[WHAT NEEDS TO BE DONE]:
In the article below about France's Covid school closures, from what date and time were all schools to close?

[PAGE EXCERPT]:
◇ ◇ ◇

Closed schools: Macron confirms nursery and primary schools reopen on April 26

Published by Cécile D., Caroline J. · Published on 7 April 2021 at 10h10 · Updated on 7 April 2021 at 10h51
Faced with the third wave, this past March 31, the French President has announced all schools must close, namely daycares, schools, junior high schools, and high schools, in France, starting Friday April 2, 2021 at the end of the day and for three weeks. On Apirl 6, President Macron confirmed nursery and primary schools will reopen on April 26, as expected.

The executive shifts up a gear in the fight against Covid… As President Macron has addressed this Wednesday March 31 in the evening to speak about the country's health situation, and announce new restrictions. The goal? Curbing the third Coronavirus epidemic wave.

As three leads were considered to halt the new epidemic wave, the head of state and the government has ruled for the closure of schools in the country. Starting Friday April 2, 2021 in the evening, all schools (daycares, schools, junior high schools, and high schools) must close for at least 3 weeks.

"We must be aware of our duty towards our youth. We can be pleased in our country to have opened schools first, and kept them open since September 2020. [...] Our children need to learn, to be together. No once can assess the impacts of a too long closure. Yes, the virus circulates in schools, but not more than elsewhere, and educating our children is not negotiable", Macron explained before announcing the closure of all schools for 3 weeks in France.

"This is why we have to take responsibility. Yes, we must curb the virus. Therefore, daycares, schools, junior high schools, and high schools will close for three weeks. Yes, we must save education and teaching. This is why the school calendar will be reworked to not let our children alone, without education", he added.

Therefore, from April 6 to 9, classes in schools, junior high schools, and high schools will be attended from home, "excluding for health caregivers' children and some others that will be attended, as well as disabled children", the French President went on.

The next two weeks, starting April 12, "France - whatever vacation area - will be placed in Spring break", President Macron went on. Then, "pupils in primary schools and kindergartens will return to school on April 26, and from home for junior high schools and high schools". Last but not least, on May 3, junior high and high schoolers will be able to return to school with fitter gauges.

According to many observers and medical experts, this decision comes too late. They fear measures are not enough to curb the epidemic making many victims in France every day. One question is raised then: will lockdown and the closure of schools and non-necessary places be extended and for several weeks past May 2?

◇ ◇ ◇

[DATASET CONTENT]:
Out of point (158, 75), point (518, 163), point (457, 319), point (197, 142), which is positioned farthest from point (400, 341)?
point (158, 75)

◇ ◇ ◇

[SOLUTION FOR THIS EXERCISE]:
Friday, April 2, 2021, at the end of the day.